Tuesday, July 31, 2012

Sorta political: Jonah Lehrer doesn't look lazy to me

In the wake of the demasking of Jonah Lehrer we see the same explanation popping up everywhere. A couple of weeks ago,  Ta-Nehisi Coates titled a post on the subject "The seeds of lazy journalism". John McQuaid at Forbes makes the laziness point in terms of a failure to sweat the details:
And his fall shows what can happen when the personal brand supersedes everything else, including the drab scutwork of journalism.
Again, Lehrer seems to have been willing to do lots of drab scutwork.

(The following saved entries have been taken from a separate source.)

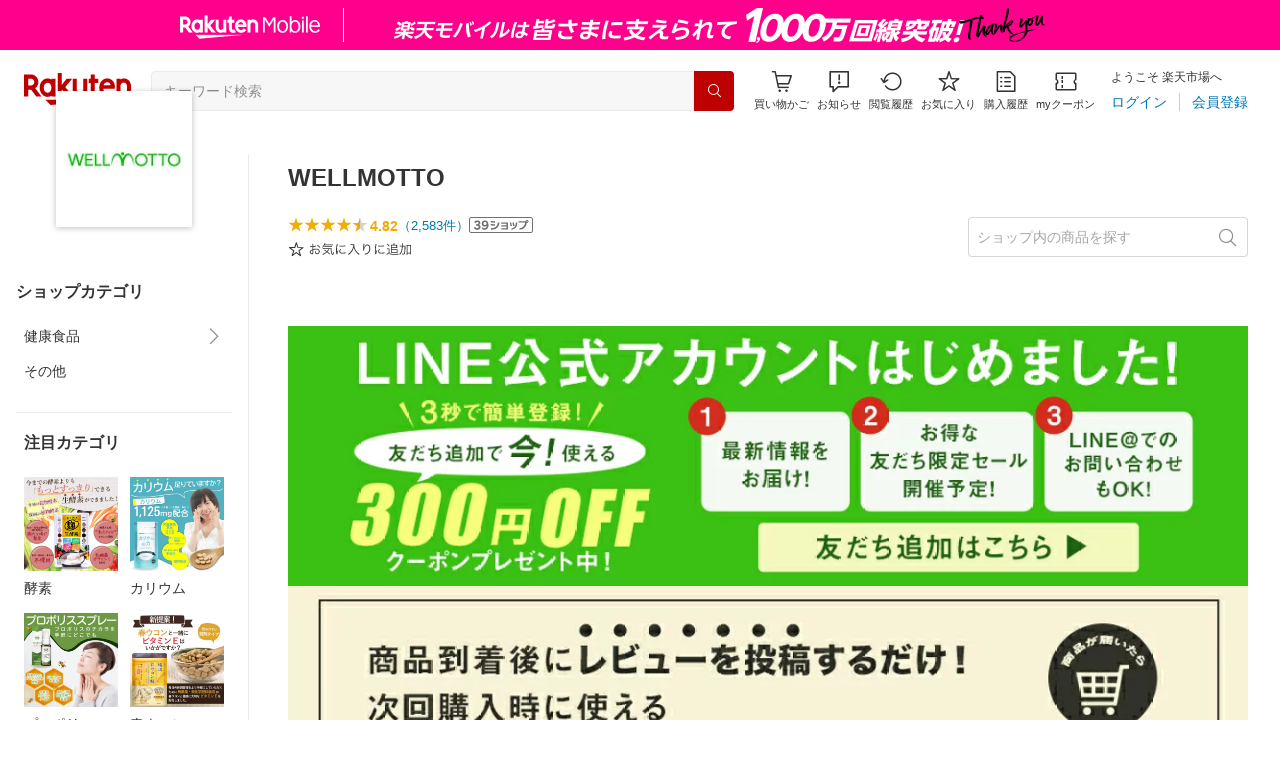

--- FILE ---
content_type: application/javascript
request_url: https://cart-api.step.rakuten.co.jp/rms/mall/cart/jsonp/list/?sid=161&callback=r2jsonp17689166432127696232112718098
body_size: -16
content:
r2jsonp17689166432127696232112718098({"status":"300","message":"cartKey not created.","count":""})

All of this is dodging the central point which is that Jonah Lehrer made shit up. His crapulous and shoddy book Proust Was a Neuroscientist was not a product of laziness but of dishonesty.

With that in mind, take a scan around at the reviews you can find through Google. There are a  few negative ones here and there but there are a lot more positive ones. The positive ones show no evidence that the reviewer took the trouble to look for any evidence beyond what Lehrer himself provided for his various claims. The gate keepers just opened the door and said, "Come right in Mr. Lehrer." And that brings us to the second problem. He got away with this stuff for a long time. If you read the article in The Tablet that appears to be the final nail in his coffin, you'll notice that there was lots of evidence that something was amiss with Lehrer's work.

So how did this clown rise to the top of his profession?  That's the question that needs to be asked. He wasn't just any journalist. Like Stephen Glass before him, he was a star in his field. It's great that they finally caught him but how did he get through the gates in the first place?

To put it another way, we hear a lot about "meritocracy". Well, here's a troubling thought: this guy made it all the way to the top of a meritocracy without, what do you call that stuff, oh yeah, merit. How did that happen? And he is not the first or even the second or third "brilliant journalist" to turn out to be a fraud. If this was a field journalists covered, instead of the one they work in, they'd be screaming for a full inquiry.

(It's scarier if you think about how he might have gotten a way with it. Dylan is a special case. Any other celebrity and it would have been difficult, if not impossible, to verify the quotes.)

The problem is that the guy was credentialed. He went to Columbia and then got a Rhodes Scholarship. When committees review your application for some academic honour, the very first thing they check is what other academic honours you already have. One honour tends to beget another.

Along the way, he learned how to flatter the vanities of other members of the credentialed class. His "Proust was ..." book, for example, was all about how major discoveries of brain science were supposedly "re-discoveries" of things novelists and painters had already figured out. Well no, they weren't but anyone who has been anywhere near a university any time in the last 100 years knows that academics love to entertain themselves with the notion that they aren't studying just stories and pictures so much as "explorations of human consciousness". (As dodgy as the claim that Proust was doing neuroscience is, it isn't even an original dodgy claim.)

Lehrer fed them exactly what their vanity was seeking and that is why they ate it up. His most recent book is called, vomit, Imagine: How Creativity Works. Was the launch party in Strawberry Fields?

This scandal isn't about a lazy journalist, it's an indictment of the entire credentialed elite and the era they rode in on.